Last July I published a blog post Nuts about NUTS! where I discussed the introduction of the new regional classification for statistics in Ireland. Briefly, a new regional classification for collecting statistics in Ireland was approved by the EU in 2016, following the Local Government Act 2014 and the establishment of three new Regional Assemblies. The CSO first used this new regional classification in the Labour Force Survey for Quarter 1 2018. It has since used the new regional classification in any data release which includes regional data.
The new structure involves three NUTS2 level regions (replacing the two previous NUTS2 regions (Southern & Eastern and Border, Midland & West)) and eight (revised) NUTS3 level regions as follows:
- NUTS2 Northern & Western: Composed of NUTS3 West (Galway, Mayo, Roscommon) and NUTS3 Border (Donegal, Sligo, Leitrim, Cavan, Monaghan).
- NUTS2 Southern: Composed of NUTS3 Mid-West (Clare, Limerick, Tipperary), NUTS3 South East (Wexford, Waterford, Carlow, Kilkenny) and NUTS3 South West (Cork, Kerry).
- NUTS2 Eastern & Midland: Composed of NUTS3 Dublin, NUTS3 Mid-East (Wicklow, Kildare, Meath, Louth) and NUTS3 Midlands (Offaly, Laois, Westmeath, Longford).
The changes at NUTS3 level are the transfer of South Tipperary from the South-East NUTS3 region into the Mid-West NUTS3 region (following the amalgamation of North and South Tipperary Councils) and the movement of Louth from the Border NUTS3 region to the Mid-East NUTS3 region. Therefore four out of the eight NUTS3 regions changed and four (West, South West, Dublin and Midlands) remained the same. The CSO published an Information Note on the revisions.
Like the UK leaving the EU, we are currently in something of a ‘transition period’ when it comes to regional statistics in Ireland, and while nowhere near as traumatic, it is causing a few problems and some confusion, namely:
Which NUTS3 regions? It is easy to tell the ‘new’ classification when it includes the NUTS2 regions. If you see Northern & Western, Southern and Eastern & Midland you know it is the ‘new’ one.

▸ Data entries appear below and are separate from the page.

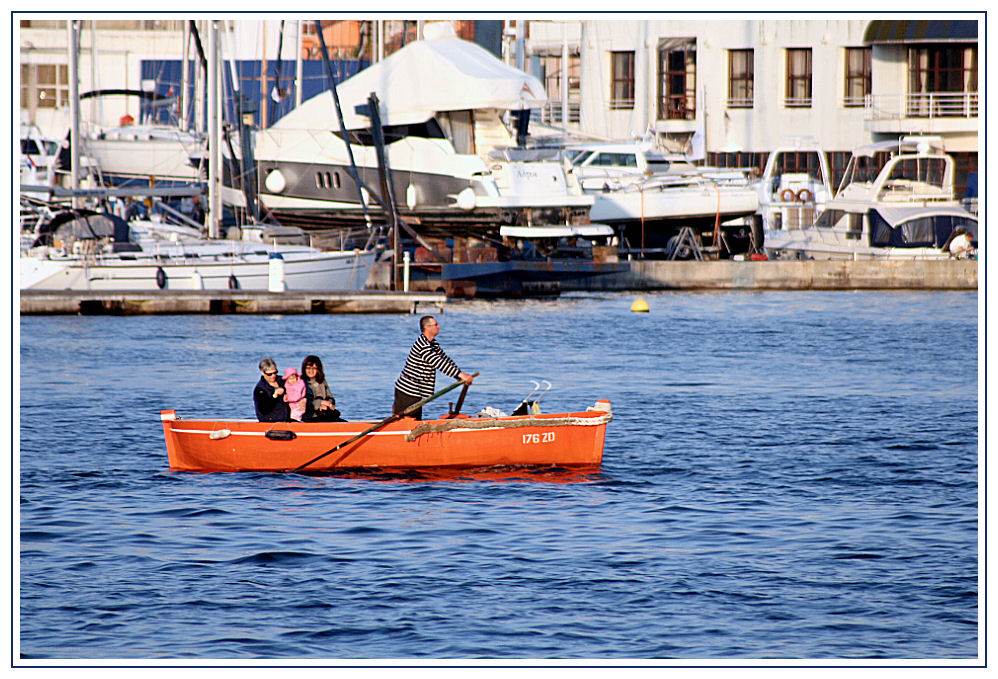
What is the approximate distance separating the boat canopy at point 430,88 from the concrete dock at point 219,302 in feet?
29.7

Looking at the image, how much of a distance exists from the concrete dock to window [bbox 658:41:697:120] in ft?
85.5

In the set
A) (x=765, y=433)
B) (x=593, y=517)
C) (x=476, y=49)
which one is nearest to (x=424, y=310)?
(x=476, y=49)

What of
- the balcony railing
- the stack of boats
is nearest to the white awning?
the stack of boats

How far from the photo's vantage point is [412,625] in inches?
489

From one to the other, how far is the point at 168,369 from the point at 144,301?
801 cm

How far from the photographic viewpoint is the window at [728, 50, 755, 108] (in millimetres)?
58469

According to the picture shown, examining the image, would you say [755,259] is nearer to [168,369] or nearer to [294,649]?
[168,369]

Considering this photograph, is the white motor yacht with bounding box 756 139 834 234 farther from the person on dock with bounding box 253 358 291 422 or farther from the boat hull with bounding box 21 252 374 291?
the person on dock with bounding box 253 358 291 422

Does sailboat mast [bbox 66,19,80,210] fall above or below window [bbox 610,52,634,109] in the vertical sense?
below

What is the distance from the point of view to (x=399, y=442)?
1753 centimetres

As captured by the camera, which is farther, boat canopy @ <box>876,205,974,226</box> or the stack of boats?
boat canopy @ <box>876,205,974,226</box>

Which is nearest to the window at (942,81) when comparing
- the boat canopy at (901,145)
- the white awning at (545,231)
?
the boat canopy at (901,145)
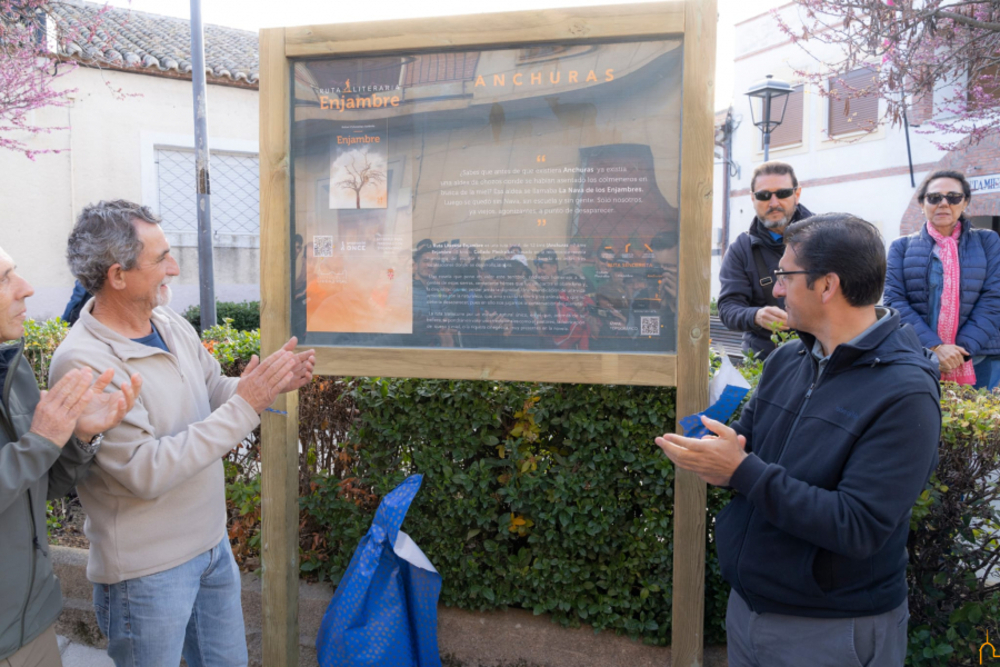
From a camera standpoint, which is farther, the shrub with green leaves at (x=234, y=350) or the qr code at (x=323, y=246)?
the shrub with green leaves at (x=234, y=350)

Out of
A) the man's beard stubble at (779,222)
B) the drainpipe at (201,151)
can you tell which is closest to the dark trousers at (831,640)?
the man's beard stubble at (779,222)

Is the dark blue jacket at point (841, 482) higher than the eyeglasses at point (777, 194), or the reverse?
the eyeglasses at point (777, 194)

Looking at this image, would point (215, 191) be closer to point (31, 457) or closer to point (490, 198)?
point (490, 198)

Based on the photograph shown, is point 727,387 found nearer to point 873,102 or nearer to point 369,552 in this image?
point 369,552

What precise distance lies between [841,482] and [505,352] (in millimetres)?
1171

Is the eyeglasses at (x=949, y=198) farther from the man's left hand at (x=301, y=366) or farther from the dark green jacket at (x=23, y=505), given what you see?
the dark green jacket at (x=23, y=505)

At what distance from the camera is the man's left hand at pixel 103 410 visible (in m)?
1.92

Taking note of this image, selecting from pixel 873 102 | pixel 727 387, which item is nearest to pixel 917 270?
pixel 727 387

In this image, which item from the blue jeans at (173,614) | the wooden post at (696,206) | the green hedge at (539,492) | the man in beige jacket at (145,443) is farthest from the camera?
the green hedge at (539,492)

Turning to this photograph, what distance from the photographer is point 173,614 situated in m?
2.24

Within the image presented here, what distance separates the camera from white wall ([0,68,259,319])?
1347 centimetres

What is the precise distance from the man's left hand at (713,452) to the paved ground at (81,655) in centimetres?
319

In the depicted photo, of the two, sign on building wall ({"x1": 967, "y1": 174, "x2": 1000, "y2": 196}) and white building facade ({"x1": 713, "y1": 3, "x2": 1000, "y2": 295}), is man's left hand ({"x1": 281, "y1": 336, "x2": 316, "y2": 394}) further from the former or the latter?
sign on building wall ({"x1": 967, "y1": 174, "x2": 1000, "y2": 196})

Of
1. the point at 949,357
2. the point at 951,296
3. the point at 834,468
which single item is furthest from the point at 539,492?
→ the point at 951,296
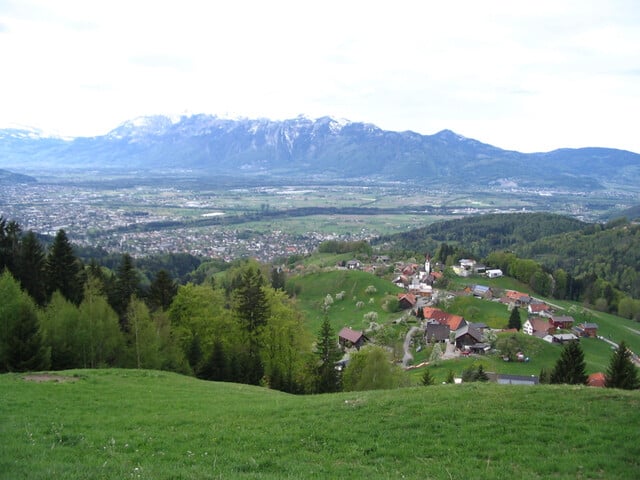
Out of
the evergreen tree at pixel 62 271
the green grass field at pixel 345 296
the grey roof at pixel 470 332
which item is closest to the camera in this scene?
the evergreen tree at pixel 62 271

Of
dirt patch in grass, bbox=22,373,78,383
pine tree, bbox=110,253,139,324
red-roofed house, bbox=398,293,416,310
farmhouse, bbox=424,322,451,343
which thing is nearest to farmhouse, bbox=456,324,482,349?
farmhouse, bbox=424,322,451,343

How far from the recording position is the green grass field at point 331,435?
36.7 ft

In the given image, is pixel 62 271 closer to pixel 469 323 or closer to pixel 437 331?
pixel 437 331

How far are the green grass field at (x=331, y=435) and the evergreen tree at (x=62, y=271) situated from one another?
21.7m

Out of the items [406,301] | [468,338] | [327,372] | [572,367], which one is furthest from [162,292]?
[406,301]

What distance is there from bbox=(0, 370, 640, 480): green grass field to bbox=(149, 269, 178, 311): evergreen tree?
21.5 m

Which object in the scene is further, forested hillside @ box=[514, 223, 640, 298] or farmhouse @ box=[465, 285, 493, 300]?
forested hillside @ box=[514, 223, 640, 298]

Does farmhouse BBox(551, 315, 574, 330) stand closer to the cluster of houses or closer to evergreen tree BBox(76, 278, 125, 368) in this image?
the cluster of houses

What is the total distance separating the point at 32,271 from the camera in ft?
130

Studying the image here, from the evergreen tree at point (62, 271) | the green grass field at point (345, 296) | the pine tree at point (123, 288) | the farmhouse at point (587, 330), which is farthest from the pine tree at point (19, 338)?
→ the farmhouse at point (587, 330)

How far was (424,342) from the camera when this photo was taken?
71.5m

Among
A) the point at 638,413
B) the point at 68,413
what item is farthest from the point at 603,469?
the point at 68,413

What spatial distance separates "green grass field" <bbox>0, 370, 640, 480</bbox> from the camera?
11172mm

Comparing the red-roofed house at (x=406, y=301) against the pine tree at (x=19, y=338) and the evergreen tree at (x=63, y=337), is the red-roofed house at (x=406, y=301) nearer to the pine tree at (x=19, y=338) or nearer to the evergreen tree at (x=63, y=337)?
the evergreen tree at (x=63, y=337)
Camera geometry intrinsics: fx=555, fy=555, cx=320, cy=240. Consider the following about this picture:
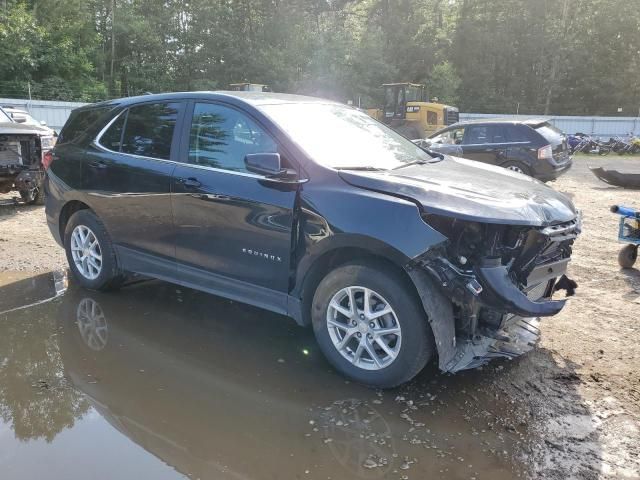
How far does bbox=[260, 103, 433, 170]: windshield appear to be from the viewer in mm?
3925

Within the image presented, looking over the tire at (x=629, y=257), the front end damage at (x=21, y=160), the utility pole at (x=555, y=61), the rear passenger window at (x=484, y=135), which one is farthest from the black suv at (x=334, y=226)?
the utility pole at (x=555, y=61)

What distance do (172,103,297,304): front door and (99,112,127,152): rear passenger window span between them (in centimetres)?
97

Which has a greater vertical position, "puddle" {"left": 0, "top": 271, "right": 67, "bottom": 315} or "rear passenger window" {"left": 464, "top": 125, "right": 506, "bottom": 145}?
"rear passenger window" {"left": 464, "top": 125, "right": 506, "bottom": 145}

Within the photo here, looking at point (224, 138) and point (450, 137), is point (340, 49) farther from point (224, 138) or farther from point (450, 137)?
point (224, 138)

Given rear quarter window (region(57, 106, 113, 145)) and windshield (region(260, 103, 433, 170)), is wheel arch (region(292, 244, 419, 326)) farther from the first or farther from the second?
rear quarter window (region(57, 106, 113, 145))

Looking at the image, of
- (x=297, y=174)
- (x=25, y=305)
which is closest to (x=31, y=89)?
(x=25, y=305)

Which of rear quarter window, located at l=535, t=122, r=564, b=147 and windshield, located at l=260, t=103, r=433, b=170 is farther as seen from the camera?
rear quarter window, located at l=535, t=122, r=564, b=147

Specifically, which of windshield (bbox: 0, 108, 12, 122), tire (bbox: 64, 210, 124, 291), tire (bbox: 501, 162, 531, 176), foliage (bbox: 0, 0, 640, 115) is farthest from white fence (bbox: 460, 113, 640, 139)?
tire (bbox: 64, 210, 124, 291)

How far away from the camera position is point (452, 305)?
10.9 feet

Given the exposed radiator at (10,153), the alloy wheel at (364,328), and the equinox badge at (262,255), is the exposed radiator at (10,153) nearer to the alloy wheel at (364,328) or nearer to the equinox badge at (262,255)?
the equinox badge at (262,255)

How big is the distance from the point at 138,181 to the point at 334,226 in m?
2.08

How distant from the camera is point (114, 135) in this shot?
16.9 feet

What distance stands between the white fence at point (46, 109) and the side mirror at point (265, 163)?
76.1ft

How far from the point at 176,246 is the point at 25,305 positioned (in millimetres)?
1759
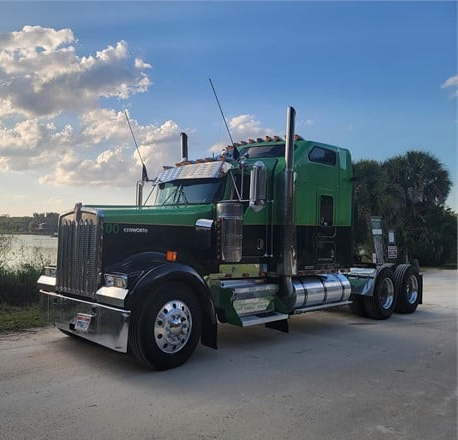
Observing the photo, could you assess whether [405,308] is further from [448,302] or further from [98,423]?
[98,423]

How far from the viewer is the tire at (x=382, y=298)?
9.73m

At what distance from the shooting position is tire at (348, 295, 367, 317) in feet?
32.6

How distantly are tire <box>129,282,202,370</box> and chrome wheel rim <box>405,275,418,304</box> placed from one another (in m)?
6.40

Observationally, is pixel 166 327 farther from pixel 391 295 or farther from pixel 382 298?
pixel 391 295

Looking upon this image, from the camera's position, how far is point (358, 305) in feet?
32.9

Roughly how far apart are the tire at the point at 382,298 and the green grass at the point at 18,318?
6.24 meters

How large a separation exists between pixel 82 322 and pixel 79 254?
0.92 metres

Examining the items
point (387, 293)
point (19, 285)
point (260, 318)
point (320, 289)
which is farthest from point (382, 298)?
point (19, 285)

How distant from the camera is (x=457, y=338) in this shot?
315 inches

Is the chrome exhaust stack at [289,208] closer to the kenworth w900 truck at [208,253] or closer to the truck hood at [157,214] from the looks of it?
the kenworth w900 truck at [208,253]

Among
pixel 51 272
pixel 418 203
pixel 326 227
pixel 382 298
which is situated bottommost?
pixel 382 298

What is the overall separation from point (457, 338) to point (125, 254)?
566 cm

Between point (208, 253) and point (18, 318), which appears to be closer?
point (208, 253)

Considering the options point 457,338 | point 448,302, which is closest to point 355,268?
point 457,338
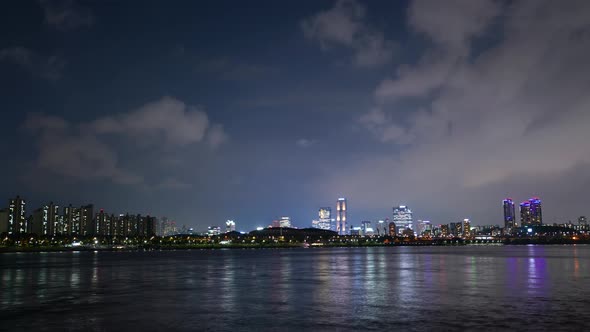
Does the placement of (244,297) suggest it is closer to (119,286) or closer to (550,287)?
(119,286)

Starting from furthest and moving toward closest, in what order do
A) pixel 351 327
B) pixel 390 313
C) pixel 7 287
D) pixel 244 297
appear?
1. pixel 7 287
2. pixel 244 297
3. pixel 390 313
4. pixel 351 327

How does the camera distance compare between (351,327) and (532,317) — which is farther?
(532,317)

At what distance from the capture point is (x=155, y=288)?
157 feet

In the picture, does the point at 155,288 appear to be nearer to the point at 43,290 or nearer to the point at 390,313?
the point at 43,290

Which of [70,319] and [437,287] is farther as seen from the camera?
[437,287]

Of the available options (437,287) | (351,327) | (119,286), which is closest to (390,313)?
(351,327)

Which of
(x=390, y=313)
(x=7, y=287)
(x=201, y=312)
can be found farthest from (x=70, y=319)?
(x=7, y=287)

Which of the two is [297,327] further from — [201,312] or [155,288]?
[155,288]

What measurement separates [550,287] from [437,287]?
1028cm

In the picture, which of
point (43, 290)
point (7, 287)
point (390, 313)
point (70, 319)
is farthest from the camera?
point (7, 287)

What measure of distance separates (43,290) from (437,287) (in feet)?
118

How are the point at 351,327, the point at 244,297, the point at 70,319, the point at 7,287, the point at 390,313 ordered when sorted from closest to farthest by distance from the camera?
1. the point at 351,327
2. the point at 70,319
3. the point at 390,313
4. the point at 244,297
5. the point at 7,287

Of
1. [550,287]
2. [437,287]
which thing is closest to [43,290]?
[437,287]

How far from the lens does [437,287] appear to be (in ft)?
157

However as the names of the NUTS3 regions remained unchanged, when you just see a list of the NUTS3 regions, it is not clear if the ‘old’ or ‘new’ classification is being used. A good example of how this can be confusing was the recent Census of Industrial Production 2016. In this release data was provided for five NUTS3 regions (Border, Dublin, Mid-East, Midland and West) as the data for the South West, South East and Mid-East were suppressed for confidentiality reasons. No data was therefore given in the release publication for the NUTS2 regions. Reading the release it was not clear which regional classification was used and it was not included in the Background Notes to the release. Only by going into Statbank to download the data, and seeing the NUTS2 regions of Northern & Western etc. listed was it clear that the ‘new’ classification was used.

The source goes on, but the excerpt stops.